11. İçinde örümcekleden başka bir şey olmayan mağara bölümü
İlk düşman haşarattır, haşaratın türü değişir, ama şu klişe sittin sene de geçse değişmez. İlla ki oyunun bir noktasında, içinde örümceklerden başka bir şey olmayan bir mağaraya gireriz. Alakalı olmasa da gireriz. O dakikaya kadar hiç örümcek görmemiş olsak da gireriz. Hep de size ağ atıp, “stun” falan ederler bir süre. Son, boss örümceğin de illa ki düşürdüğü örümcek temalı süper bir eşya vardır. Biraz canlanın artık RYO yapımcıları, biraz çizginin dışında düşünün. Fütüristik oyun yapıyorsunuz, yine örümcekli mağara!

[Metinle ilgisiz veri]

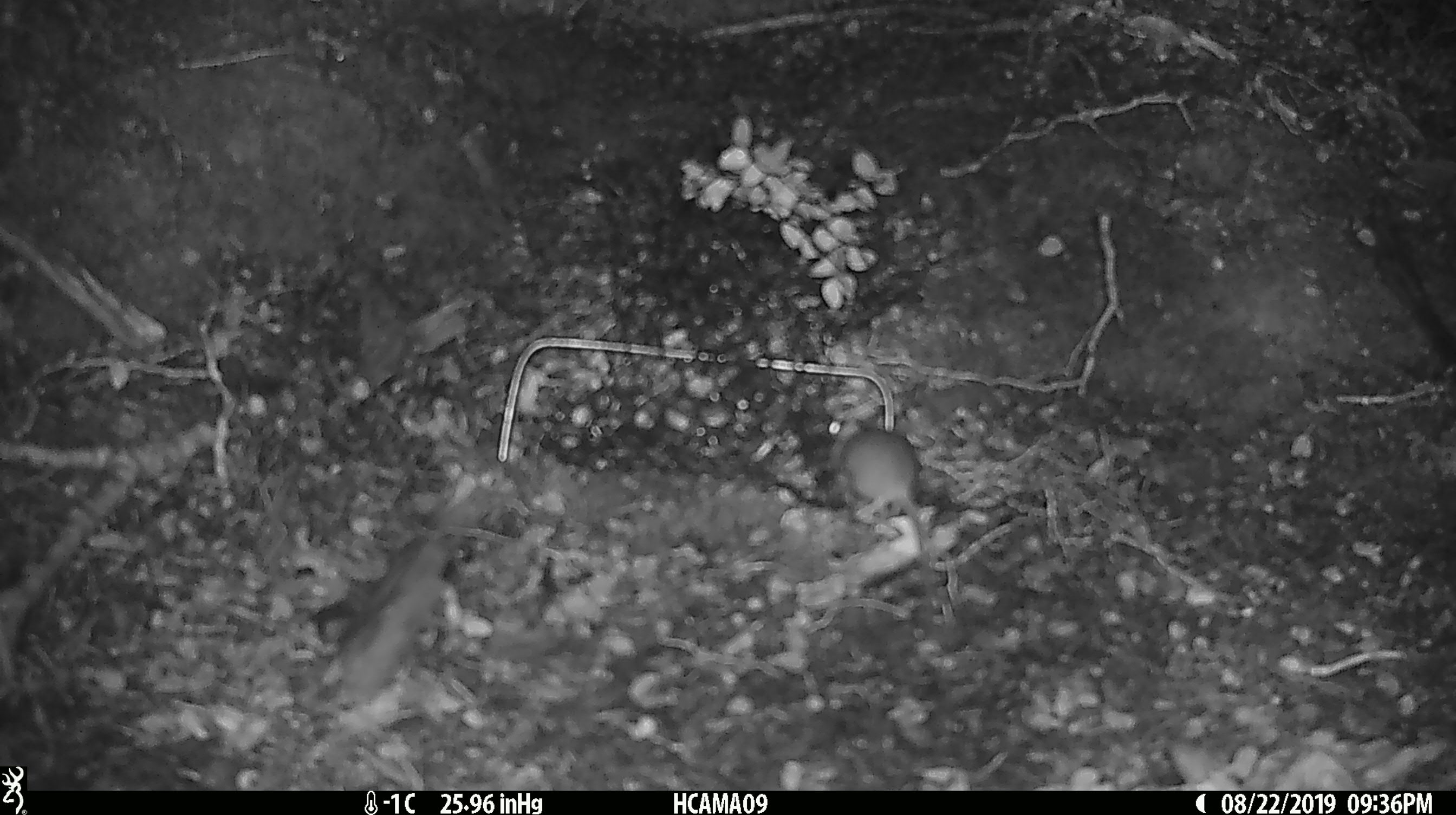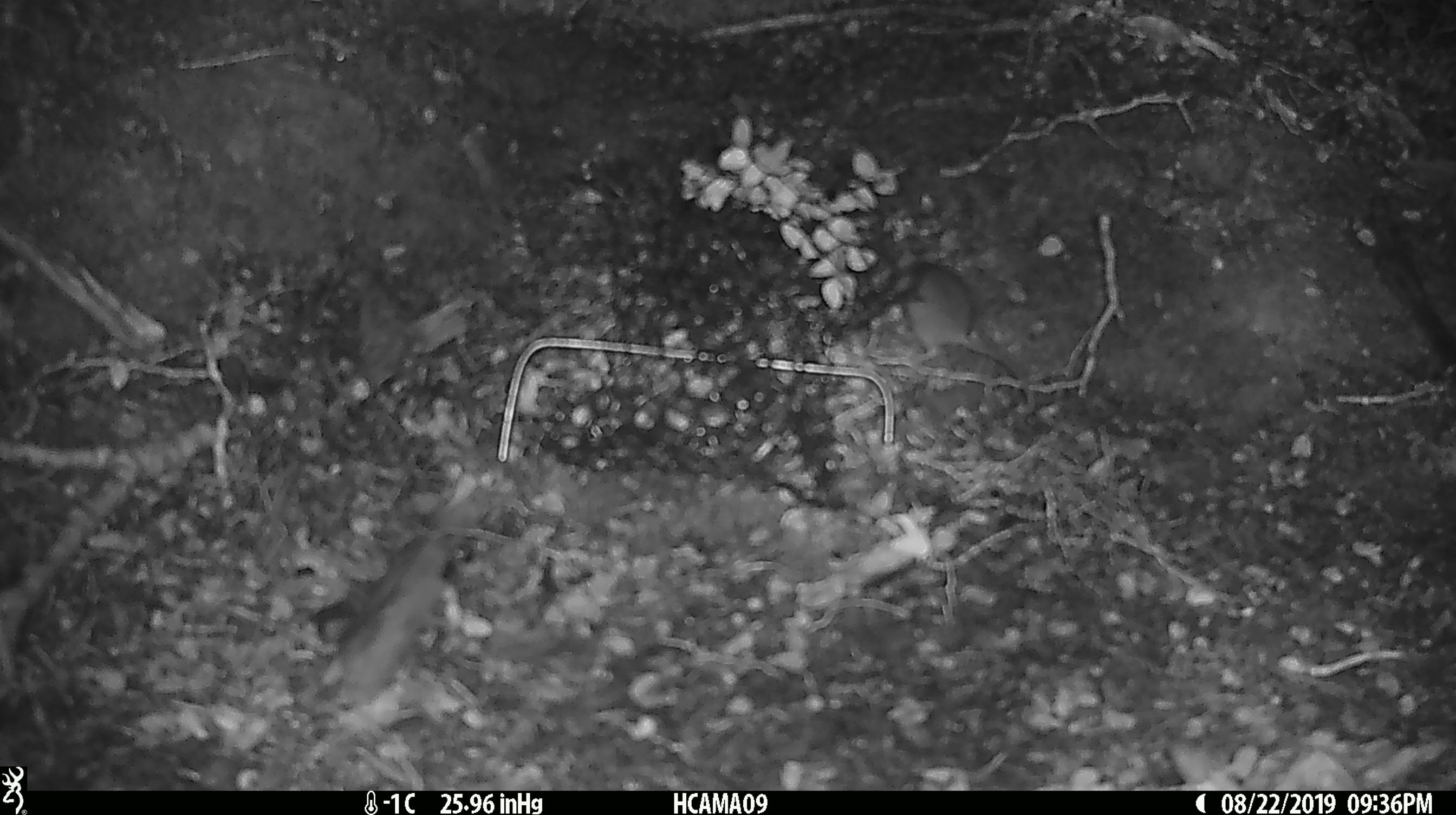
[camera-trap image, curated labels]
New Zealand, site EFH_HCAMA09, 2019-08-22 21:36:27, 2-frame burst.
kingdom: Animalia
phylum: Chordata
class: Mammalia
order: Rodentia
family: Muridae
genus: Mus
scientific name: Mus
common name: mouse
Mouse (Mus).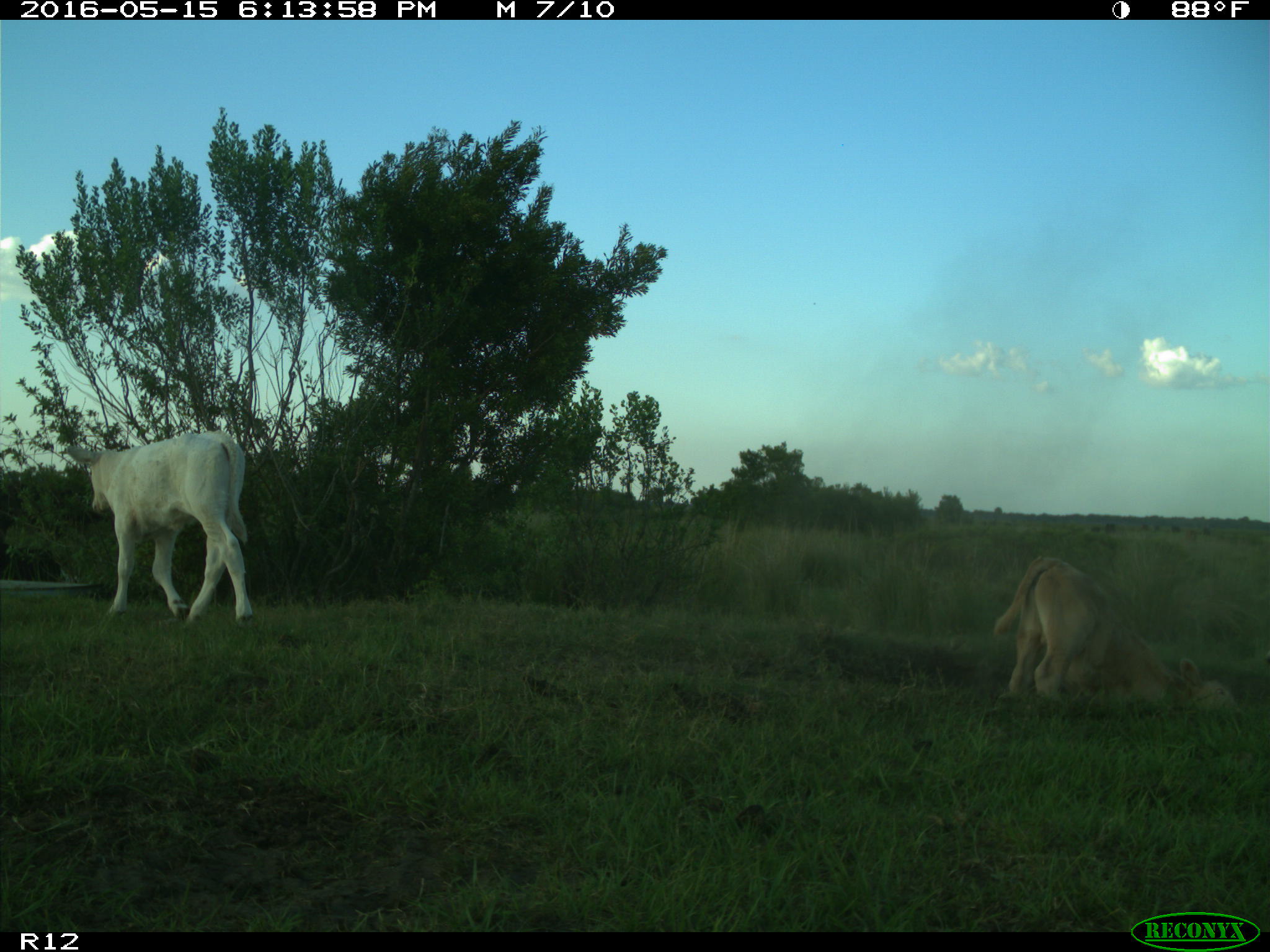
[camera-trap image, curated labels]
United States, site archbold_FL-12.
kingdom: Animalia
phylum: Chordata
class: Mammalia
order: Artiodactyla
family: Bovidae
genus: Bos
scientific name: Bos taurus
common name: domestic cow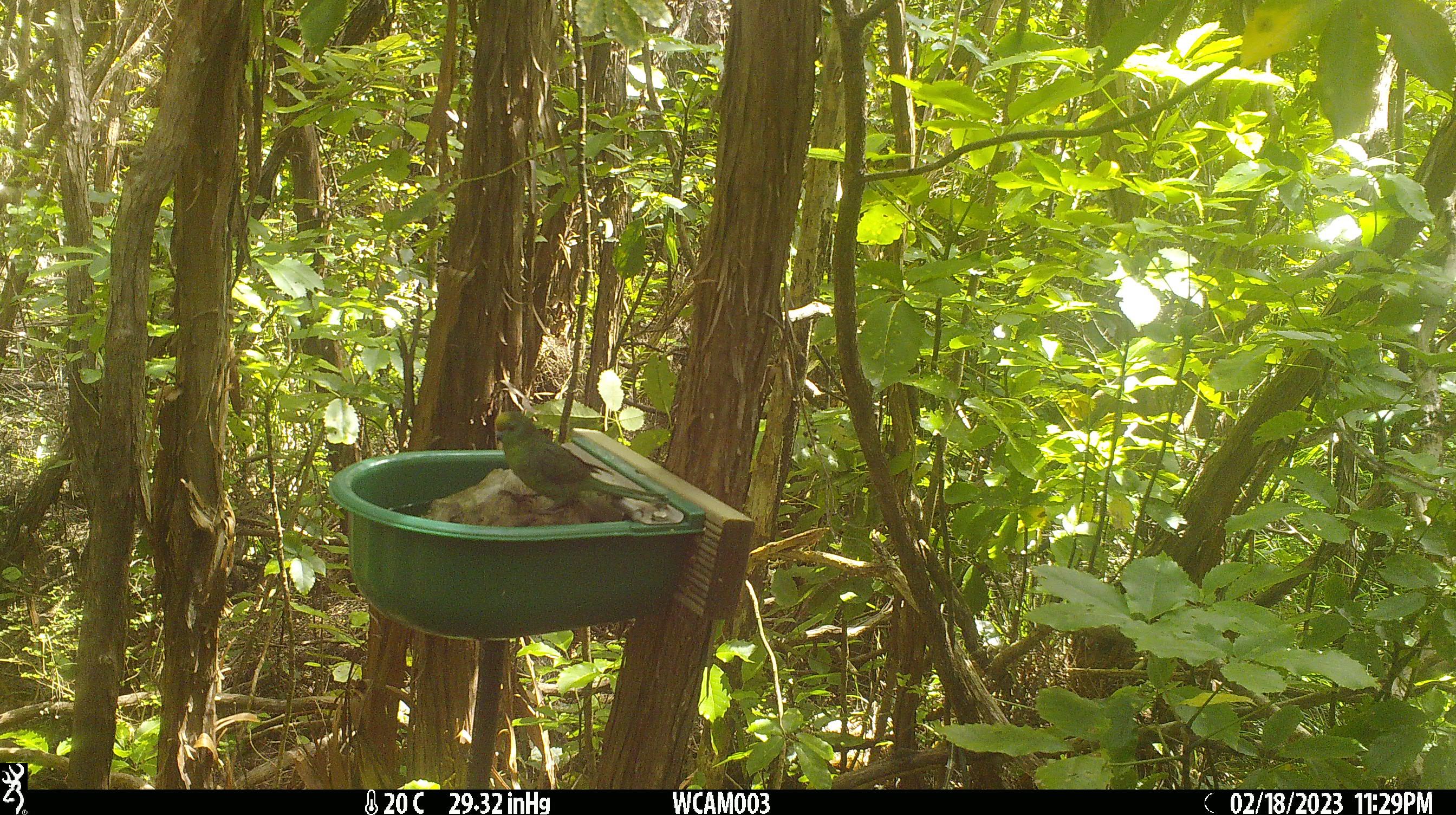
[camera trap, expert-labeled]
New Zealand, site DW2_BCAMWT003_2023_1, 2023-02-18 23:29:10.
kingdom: Animalia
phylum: Chordata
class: Aves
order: Psittaciformes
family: Psittaculidae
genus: Cyanoramphus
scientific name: Cyanoramphus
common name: parakeet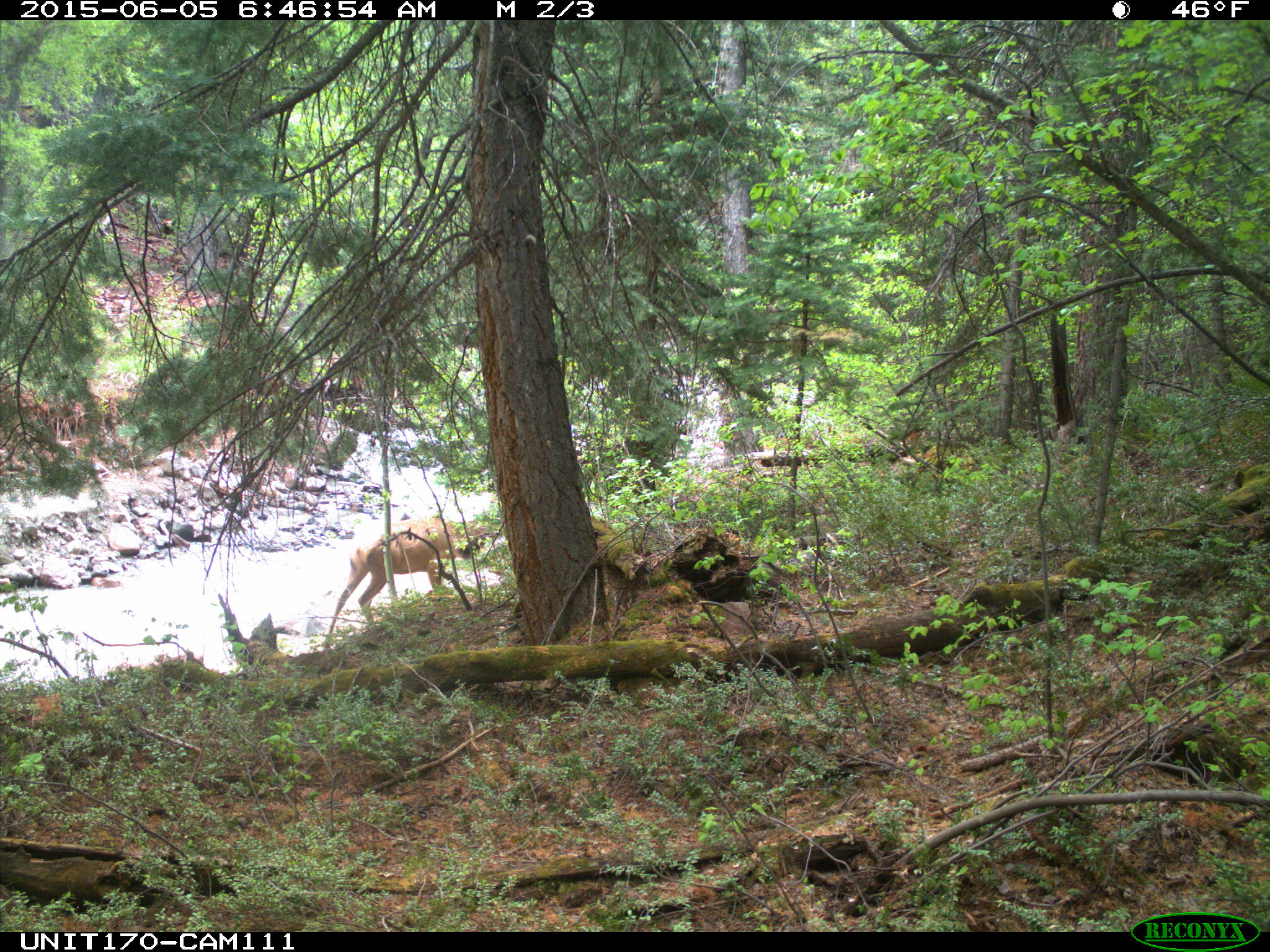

12. Kıyamet seviyesine yükselmiş bir tehlike
Batılı RYO oyunlarında hiçbir tehlike “ya abi, bi sorun var, çözebilir misin?” seviyesinde olmaz. Hatta “yardımına çok acil ihtiyacım var!” seviyesinde de olmaz. Batılı RYO’larda tehlikenin seviyesi hep “Kıyamet geliyor, dünya başımıza yıkılacak, tek çare sensin sessiz kahraman!” civarındadır. Yukarı çıkar, aşağıya inmez. Ya bir “undead” vebası yayılmaktadır, ya cehennemin kapıları açılmıştır, ya yıllardır görülmeyen kadim bir yaratık tekrar savaş alanlarına dönmüştür, ya da bilim kurguları konuşuyorsak, daha önce eşi benzeri görülmemiş bir kitle kıyım silahı icat edilmiştir. Bir tane de RYO yapın da sakin sakin oynayalım be…
13. Boss’u katiyen tek bir dövüşte yenememek, ya rövanşa ant içmek, ya da iki kısımda dövüşmek
Tabii tehlike demişken… Bir tane, öldürdük mü tüm sorunun çözüleceği bir boss vardır. İlla ki vardır. O bossla oyunun başında bir kere kapışırsınız. Niye mi? Çünkü iki sonuç çıkar o ilk kapışmadan. Ya yenilirsiniz, sonra güçlenip rövanşı almaya ant içersiniz, ya da kıl payı yenmeyi kaçırırsınız; o andı düşmanınız içer. Tabii sonda kazanan hep siz olursunuz, ama o ilk karşılaşmanın yankıları son savaşta hep duyulur. Ya düşmanınız, ya siz, “Artık daha güçlüyüm” minvali bir laf edersiniz; ya da birisi illa “Bu sefer elimden kaçamayacaksın!” der…. O da mı olmadı? Eğer boss ile tek bir dövüş yaşıyorsanız, illa ki daha güçlü bir formu vardır, onu da sonda gösterir. Bu da yıllardır hiç değişmez.